BEGIN Rows

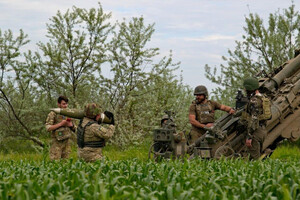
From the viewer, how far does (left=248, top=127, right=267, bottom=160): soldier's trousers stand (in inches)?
468

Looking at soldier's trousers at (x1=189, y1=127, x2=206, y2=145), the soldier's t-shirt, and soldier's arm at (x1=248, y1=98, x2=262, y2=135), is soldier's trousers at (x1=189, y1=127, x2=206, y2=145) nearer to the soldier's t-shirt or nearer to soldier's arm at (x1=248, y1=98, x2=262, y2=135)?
the soldier's t-shirt

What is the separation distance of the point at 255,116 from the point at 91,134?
3622 millimetres

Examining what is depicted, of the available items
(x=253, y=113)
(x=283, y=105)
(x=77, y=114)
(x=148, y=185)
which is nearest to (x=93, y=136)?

END Rows

* _Instructions for the task_: Extract the items verbatim, beginning at the line that contains "What is the" and continuing through the end of the items.

* _Problem solution_:
What is the separation distance of the point at 255,116 from the point at 91,134?
3622 millimetres

Examining what is depicted, of the available items
(x=253, y=113)
(x=283, y=105)
(x=77, y=114)
(x=148, y=185)
which is nearest to (x=93, y=136)?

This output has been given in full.